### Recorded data
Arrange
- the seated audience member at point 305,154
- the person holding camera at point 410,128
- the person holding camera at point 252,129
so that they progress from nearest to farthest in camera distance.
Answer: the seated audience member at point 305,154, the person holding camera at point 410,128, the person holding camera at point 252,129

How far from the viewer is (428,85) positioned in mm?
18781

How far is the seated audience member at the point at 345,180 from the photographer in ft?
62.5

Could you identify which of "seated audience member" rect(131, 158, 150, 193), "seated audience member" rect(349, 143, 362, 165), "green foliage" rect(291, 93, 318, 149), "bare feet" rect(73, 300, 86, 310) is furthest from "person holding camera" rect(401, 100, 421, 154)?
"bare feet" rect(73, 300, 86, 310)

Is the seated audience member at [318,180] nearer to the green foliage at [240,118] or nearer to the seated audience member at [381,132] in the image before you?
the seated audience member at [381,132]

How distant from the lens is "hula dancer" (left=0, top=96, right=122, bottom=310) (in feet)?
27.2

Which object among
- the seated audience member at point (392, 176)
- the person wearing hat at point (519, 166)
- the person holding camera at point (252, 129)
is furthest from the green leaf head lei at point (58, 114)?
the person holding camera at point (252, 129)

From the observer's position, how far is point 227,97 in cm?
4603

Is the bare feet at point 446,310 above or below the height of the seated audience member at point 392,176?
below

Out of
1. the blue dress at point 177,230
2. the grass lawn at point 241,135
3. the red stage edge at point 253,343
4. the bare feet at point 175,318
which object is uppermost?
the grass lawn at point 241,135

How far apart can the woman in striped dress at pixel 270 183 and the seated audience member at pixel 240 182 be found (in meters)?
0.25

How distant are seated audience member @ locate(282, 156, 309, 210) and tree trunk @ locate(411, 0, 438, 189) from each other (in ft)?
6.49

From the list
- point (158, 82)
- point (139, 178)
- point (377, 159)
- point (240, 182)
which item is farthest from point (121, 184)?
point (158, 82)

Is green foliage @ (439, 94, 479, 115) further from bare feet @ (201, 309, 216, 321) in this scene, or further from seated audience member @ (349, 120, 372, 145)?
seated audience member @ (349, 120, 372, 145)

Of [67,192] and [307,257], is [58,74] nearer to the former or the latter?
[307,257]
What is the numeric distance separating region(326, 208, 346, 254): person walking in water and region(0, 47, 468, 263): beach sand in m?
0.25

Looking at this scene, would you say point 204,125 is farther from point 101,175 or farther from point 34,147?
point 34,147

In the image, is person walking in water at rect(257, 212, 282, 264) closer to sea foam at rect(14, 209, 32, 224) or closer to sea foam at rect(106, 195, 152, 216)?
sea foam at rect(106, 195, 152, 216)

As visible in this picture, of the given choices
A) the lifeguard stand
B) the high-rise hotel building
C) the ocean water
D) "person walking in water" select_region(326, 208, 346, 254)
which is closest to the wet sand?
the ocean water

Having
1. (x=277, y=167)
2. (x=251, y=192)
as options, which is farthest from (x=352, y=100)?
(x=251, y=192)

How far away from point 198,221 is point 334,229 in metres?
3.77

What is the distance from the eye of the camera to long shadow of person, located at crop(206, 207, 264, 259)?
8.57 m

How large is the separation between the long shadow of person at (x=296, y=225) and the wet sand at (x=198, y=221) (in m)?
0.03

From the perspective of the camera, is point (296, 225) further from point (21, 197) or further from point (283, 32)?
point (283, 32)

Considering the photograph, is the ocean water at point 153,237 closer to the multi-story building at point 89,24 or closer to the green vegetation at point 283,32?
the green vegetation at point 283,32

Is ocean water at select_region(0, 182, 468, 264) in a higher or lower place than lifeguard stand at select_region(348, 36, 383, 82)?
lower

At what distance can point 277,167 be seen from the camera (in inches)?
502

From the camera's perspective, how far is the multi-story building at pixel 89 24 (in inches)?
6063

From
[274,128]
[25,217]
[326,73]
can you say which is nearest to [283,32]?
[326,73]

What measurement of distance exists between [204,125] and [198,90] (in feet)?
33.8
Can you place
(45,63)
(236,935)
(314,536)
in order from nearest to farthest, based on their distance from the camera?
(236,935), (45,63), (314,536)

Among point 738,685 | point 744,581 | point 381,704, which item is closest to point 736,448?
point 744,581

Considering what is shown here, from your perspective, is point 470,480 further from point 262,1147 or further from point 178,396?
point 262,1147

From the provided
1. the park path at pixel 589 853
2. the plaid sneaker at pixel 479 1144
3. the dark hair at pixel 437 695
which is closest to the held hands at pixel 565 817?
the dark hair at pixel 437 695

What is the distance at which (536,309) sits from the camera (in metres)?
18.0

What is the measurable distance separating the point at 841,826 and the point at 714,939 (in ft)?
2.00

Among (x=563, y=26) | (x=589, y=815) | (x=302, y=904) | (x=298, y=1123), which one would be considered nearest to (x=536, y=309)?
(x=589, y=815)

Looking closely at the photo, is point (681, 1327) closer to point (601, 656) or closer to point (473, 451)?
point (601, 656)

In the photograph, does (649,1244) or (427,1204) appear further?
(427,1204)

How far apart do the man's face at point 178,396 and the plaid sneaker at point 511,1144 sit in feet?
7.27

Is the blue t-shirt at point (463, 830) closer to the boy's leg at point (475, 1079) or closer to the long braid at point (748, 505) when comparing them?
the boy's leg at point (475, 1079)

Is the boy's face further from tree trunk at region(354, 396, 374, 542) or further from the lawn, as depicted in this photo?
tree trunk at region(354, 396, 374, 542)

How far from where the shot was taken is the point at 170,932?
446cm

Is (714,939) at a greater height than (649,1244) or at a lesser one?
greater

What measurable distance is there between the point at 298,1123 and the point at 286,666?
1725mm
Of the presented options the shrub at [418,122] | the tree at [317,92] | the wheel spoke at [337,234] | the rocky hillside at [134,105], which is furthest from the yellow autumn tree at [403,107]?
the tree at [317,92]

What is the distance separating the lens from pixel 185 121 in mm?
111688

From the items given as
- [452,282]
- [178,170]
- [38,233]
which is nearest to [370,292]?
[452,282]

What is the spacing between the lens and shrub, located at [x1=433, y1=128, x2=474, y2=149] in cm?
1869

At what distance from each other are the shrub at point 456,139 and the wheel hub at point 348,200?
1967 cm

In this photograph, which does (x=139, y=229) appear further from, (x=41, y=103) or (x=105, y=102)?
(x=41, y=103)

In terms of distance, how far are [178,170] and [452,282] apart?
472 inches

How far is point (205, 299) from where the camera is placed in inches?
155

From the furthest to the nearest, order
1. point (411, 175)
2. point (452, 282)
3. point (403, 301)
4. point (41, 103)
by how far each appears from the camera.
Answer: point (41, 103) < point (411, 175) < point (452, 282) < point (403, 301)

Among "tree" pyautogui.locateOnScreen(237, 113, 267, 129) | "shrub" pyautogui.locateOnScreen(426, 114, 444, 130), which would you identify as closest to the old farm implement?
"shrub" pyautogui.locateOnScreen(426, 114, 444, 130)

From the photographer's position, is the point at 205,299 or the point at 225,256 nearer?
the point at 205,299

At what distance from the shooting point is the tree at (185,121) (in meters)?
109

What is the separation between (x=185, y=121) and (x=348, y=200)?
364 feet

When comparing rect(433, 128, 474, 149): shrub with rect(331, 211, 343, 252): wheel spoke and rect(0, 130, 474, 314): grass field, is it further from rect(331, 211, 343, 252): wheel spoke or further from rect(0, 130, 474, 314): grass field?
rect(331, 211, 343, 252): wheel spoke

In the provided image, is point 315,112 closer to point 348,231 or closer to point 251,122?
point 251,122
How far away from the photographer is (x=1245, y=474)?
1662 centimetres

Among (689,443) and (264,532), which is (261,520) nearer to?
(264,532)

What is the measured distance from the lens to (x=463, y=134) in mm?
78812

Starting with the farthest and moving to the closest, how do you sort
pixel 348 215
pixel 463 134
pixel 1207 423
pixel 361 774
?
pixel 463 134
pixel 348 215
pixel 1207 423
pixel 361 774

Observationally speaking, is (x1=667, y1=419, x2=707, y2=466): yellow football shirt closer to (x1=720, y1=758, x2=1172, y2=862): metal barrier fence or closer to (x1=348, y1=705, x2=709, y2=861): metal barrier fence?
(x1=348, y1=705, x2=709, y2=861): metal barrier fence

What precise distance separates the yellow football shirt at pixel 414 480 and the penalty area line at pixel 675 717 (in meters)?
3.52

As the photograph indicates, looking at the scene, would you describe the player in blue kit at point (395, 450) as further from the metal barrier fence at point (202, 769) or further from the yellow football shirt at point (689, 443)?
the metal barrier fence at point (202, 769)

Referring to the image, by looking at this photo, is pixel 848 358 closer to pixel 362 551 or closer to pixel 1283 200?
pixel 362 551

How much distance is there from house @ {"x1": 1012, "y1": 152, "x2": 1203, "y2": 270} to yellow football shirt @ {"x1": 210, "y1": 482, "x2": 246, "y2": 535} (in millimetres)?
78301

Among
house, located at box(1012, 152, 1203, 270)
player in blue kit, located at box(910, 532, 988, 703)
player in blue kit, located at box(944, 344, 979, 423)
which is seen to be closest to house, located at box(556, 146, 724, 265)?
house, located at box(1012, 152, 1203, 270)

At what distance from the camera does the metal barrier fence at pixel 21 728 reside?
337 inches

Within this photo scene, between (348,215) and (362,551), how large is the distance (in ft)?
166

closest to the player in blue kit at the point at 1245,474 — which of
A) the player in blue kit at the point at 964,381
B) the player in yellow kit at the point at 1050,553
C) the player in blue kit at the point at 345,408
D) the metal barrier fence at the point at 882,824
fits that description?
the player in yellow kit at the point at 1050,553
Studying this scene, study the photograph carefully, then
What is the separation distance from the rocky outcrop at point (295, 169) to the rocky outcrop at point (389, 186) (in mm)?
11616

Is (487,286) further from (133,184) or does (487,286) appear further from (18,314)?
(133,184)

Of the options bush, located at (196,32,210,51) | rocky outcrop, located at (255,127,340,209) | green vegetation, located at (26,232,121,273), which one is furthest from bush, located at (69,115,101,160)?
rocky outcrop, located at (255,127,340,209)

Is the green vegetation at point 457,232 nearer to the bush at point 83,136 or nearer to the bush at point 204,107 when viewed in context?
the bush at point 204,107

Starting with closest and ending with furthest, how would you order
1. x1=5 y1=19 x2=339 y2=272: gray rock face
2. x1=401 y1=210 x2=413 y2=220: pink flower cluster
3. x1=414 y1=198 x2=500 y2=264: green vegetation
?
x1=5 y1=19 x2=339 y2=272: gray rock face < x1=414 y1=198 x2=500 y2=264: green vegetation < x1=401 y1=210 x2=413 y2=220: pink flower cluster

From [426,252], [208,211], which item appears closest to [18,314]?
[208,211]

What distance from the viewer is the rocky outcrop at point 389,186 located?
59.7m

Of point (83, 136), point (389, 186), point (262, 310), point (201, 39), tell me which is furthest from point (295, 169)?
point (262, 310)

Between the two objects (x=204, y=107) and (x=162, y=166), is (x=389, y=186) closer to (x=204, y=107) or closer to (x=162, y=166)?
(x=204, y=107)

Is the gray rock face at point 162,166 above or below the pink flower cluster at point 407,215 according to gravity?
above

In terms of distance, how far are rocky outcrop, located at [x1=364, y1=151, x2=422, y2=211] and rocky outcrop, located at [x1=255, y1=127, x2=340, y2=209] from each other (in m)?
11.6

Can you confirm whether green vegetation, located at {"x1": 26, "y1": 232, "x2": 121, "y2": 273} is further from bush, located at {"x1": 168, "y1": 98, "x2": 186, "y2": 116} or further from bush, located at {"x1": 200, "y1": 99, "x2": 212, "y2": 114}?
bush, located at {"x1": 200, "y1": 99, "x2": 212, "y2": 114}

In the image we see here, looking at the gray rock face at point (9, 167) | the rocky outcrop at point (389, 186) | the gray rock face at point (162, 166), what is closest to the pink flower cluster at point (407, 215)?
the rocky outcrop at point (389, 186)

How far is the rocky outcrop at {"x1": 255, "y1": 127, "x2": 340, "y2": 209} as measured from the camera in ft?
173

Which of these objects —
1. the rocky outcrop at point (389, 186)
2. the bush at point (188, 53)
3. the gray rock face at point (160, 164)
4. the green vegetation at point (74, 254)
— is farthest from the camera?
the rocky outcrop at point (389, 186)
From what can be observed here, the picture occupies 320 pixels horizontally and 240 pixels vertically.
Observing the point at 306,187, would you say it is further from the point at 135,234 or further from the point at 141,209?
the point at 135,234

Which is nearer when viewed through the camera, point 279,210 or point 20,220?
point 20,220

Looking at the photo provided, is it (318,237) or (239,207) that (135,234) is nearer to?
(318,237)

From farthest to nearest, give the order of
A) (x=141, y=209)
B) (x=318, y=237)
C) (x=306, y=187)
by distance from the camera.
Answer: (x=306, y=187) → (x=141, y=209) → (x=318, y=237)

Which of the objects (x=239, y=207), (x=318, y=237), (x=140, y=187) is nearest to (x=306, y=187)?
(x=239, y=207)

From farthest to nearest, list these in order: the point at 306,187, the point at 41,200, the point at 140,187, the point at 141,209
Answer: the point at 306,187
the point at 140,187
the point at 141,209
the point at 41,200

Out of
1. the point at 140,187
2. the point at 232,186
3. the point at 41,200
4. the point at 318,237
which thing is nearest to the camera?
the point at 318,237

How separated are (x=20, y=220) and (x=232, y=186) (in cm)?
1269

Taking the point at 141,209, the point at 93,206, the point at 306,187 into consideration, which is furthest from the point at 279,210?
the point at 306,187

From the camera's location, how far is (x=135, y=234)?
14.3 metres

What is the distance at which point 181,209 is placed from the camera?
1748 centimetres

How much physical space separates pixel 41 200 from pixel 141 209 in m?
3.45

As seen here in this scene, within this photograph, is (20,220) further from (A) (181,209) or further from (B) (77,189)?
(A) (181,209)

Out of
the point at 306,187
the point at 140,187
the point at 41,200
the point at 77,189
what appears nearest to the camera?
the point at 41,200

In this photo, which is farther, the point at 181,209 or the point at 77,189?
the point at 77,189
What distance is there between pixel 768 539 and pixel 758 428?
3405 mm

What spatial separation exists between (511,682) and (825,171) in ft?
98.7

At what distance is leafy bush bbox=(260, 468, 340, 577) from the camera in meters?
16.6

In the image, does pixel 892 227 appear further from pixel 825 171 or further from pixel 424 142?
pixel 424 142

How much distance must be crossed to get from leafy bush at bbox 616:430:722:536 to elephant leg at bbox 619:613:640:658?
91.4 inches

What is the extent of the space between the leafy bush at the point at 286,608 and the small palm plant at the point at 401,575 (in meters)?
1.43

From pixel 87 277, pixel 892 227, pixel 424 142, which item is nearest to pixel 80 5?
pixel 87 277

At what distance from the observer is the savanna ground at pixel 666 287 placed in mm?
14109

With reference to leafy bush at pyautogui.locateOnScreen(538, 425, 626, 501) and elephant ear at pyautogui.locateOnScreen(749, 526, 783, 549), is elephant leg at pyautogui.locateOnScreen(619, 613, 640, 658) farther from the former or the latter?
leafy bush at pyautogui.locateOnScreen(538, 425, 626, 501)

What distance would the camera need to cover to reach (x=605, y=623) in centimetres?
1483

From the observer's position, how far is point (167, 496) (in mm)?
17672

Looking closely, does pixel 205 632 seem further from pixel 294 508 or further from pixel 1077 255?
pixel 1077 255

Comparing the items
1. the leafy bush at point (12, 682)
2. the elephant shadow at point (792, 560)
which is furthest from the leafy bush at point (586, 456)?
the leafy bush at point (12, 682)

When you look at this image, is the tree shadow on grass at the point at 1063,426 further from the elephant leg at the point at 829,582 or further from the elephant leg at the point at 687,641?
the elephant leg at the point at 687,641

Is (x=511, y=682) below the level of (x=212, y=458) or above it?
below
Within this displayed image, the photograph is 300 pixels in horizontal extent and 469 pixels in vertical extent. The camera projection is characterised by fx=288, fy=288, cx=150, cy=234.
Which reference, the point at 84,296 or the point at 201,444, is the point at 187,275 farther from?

### WHAT THIS TASK INVOLVES
Begin at the line that contains "How separated are" and stop after the line that contains "14.3 metres". Express those lines as a Markdown table with the columns Number and Line, giving each non-blank line its own numbered row and skipping blank lines.

### TASK ANSWER
| Number | Line |
|---|---|
| 1 | How separated are (x=20, y=220) and (x=232, y=186) (in cm)? |
| 2 | 1269 |
| 3 | Taking the point at 141,209, the point at 93,206, the point at 306,187 into consideration, which is furthest from the point at 279,210? |
| 4 | the point at 306,187 |
| 5 | From the camera's location, how far is (x=135, y=234)? |
| 6 | 14.3 metres |